I ran into this problem today and found the easiest solution to transform a point using the matrix. This way, you can extract the translation first, then rotation and scaling.

This only works if x and y are always scaled the same (uniform scaling).

Given your matrix m which has undergone a series of transforms,

var translate:Point;
var rotate:Number;
var scale:Number;

// extract translation
var p:Point = new Point();
translate = m.transformPoint(p);
m.translate( -translate.x, -translate.y);

// extract (uniform) scale
p.x = 1.0;
p.y = 0.0;
p = m.transformPoint(p);
scale = p.length;

// and rotation
rotate = Math.atan2(p.y, p.x);

There you go!

Answer 3

The term for this is matrix decomposition. Here is a solution that includes skew as described by Frédéric Wang.
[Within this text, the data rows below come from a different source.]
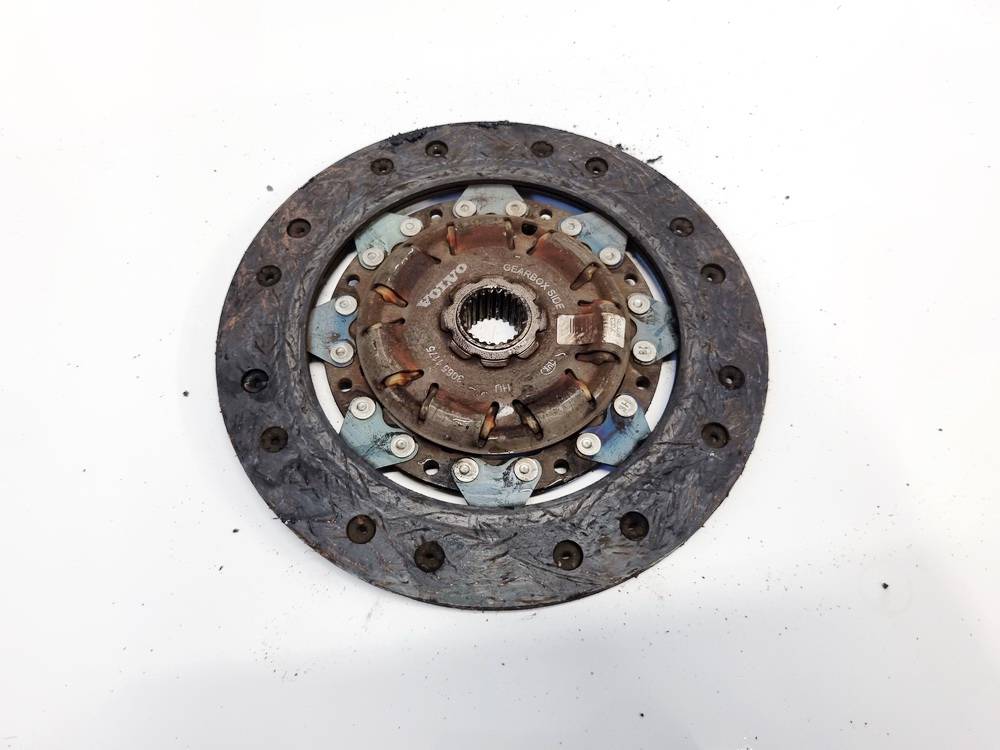 30651175 Volvo S40 2004 Clutch disc - Thumbnail 3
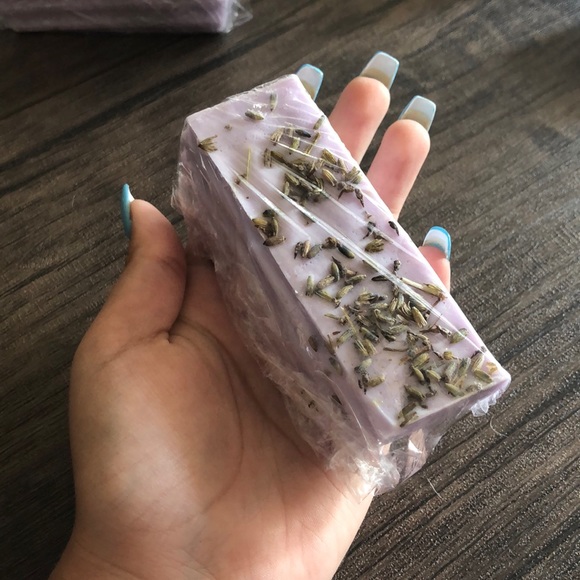 Homemade soap - Picture 2 of 4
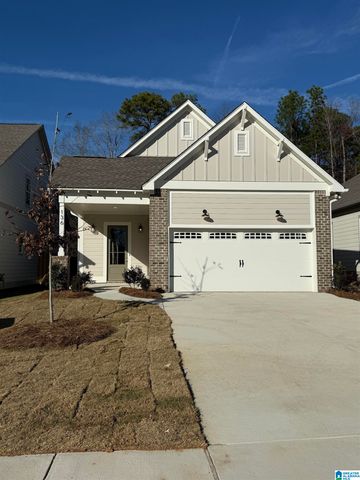 136 HUNTLEY RIDGE DRIVE, Pelham, AL 35124
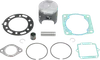 WSM Platinum Series Top End Piston Rebuild Kit Standard 83mm Polaris ATV 400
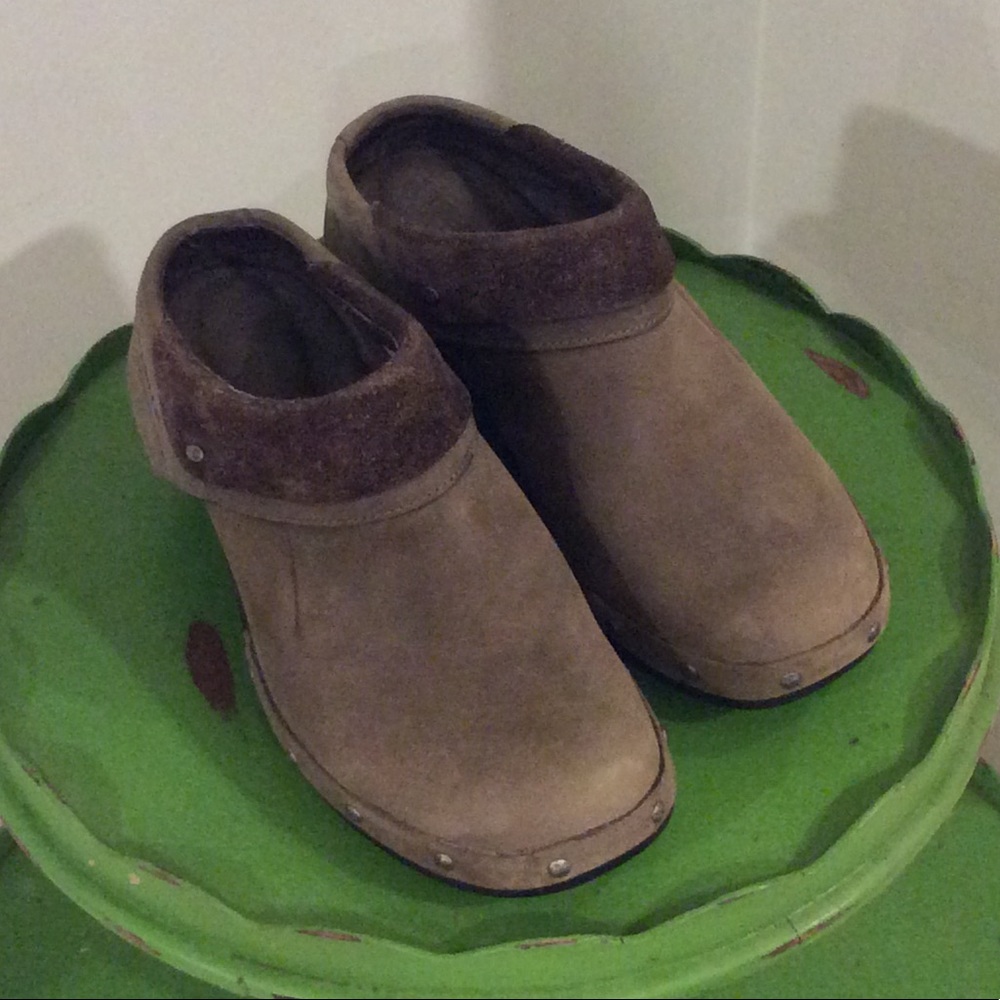 Women’s Merrell Clogs - Picture 2 of 4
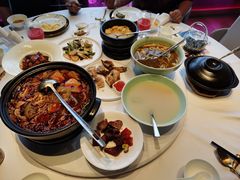 -俏江南天津时尚曲艺主题餐厅(马场道店)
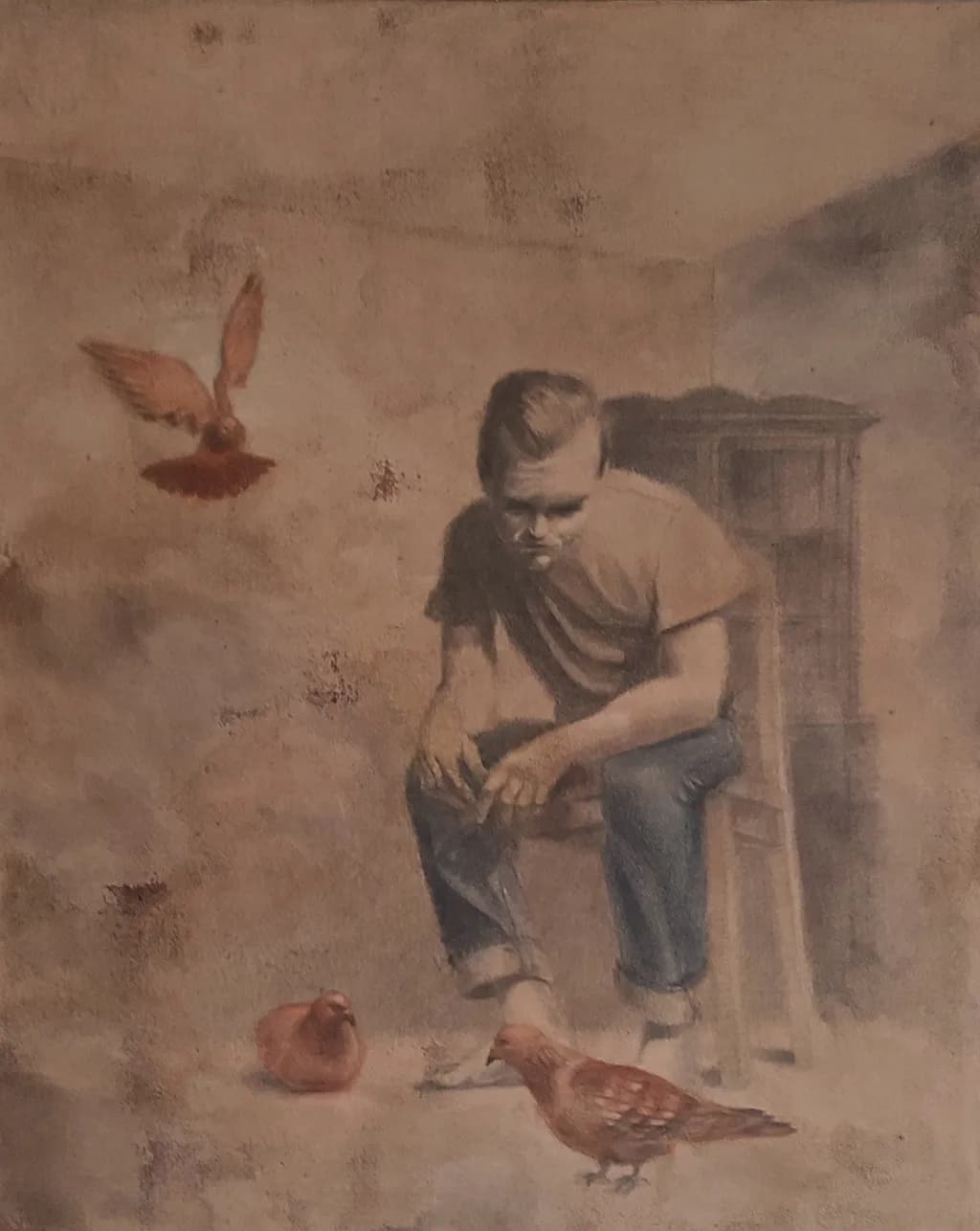 Contemplative Solitude
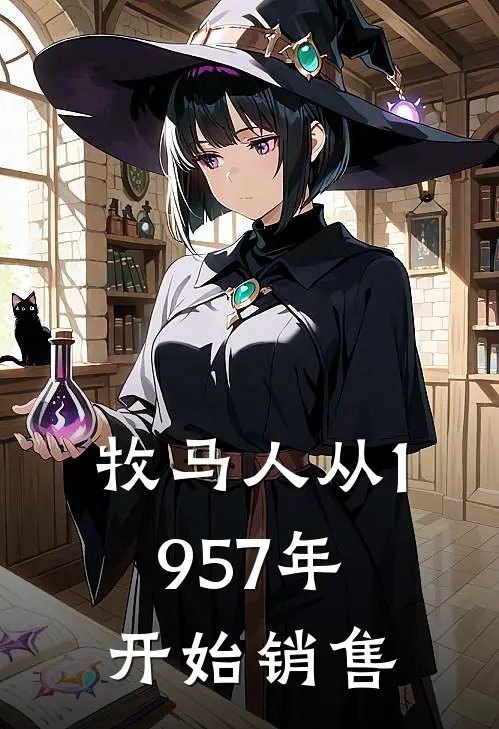 牧马人从1957年开始销售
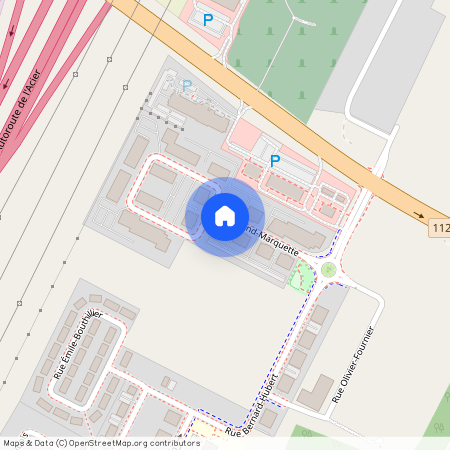 3640 Rue Roland-Marquette, Longueuil, Longueuil, Montérégie, J3Z 0G8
function decompose_2d_matrix(mat) {
  var a = mat[0];
  var b = mat[1];
  var c = mat[2];
  var d = mat[3];
  var e = mat[4];
  var f = mat[5];

  var delta = a * d - b * c;

  let result = {
    translation: [e, f],
    rotation: 0,
    scale: [0, 0],
    skew: [0, 0],
  };

  // Apply the QR-like decomposition.
  if (a != 0 || b != 0) {
    var r = Math.sqrt(a * a + b * b);
    result.rotation = b > 0 ? Math.acos(a / r) : -Math.acos(a / r);
    result.scale = [r, delta / r];
    result.skew = [Math.atan((a * c + b * d) / (r * r)), 0];
  } else if (c != 0 || d != 0) {
    var s = Math.sqrt(c * c + d * d);
    result.rotation =
      Math.PI / 2 - (d > 0 ? Math.acos(-c / s) : -Math.acos(c / s));
    result.scale = [delta / s, s];
    result.skew = [0, Math.atan((a * c + b * d) / (s * s))];
  } else {
    // a = b = c = d = 0
  }

  return result;
}

Answer 4

If in scaling you'd scaled by the same amount in x and in y, then the determinant of the matrix, i.e. ad-bc, which tells you the area multiplier would tell you the linear change of scale too - it would be the square root of the determinant. atan( b/a ) or better atan2( b,a ) would tell you the total angle you have rotated through.

However, as your scaling isn't uniform, there is usually not going to be a way to condense your series of rotations and scaling to a single rotation followed by a single non-uniform scaling in x and y.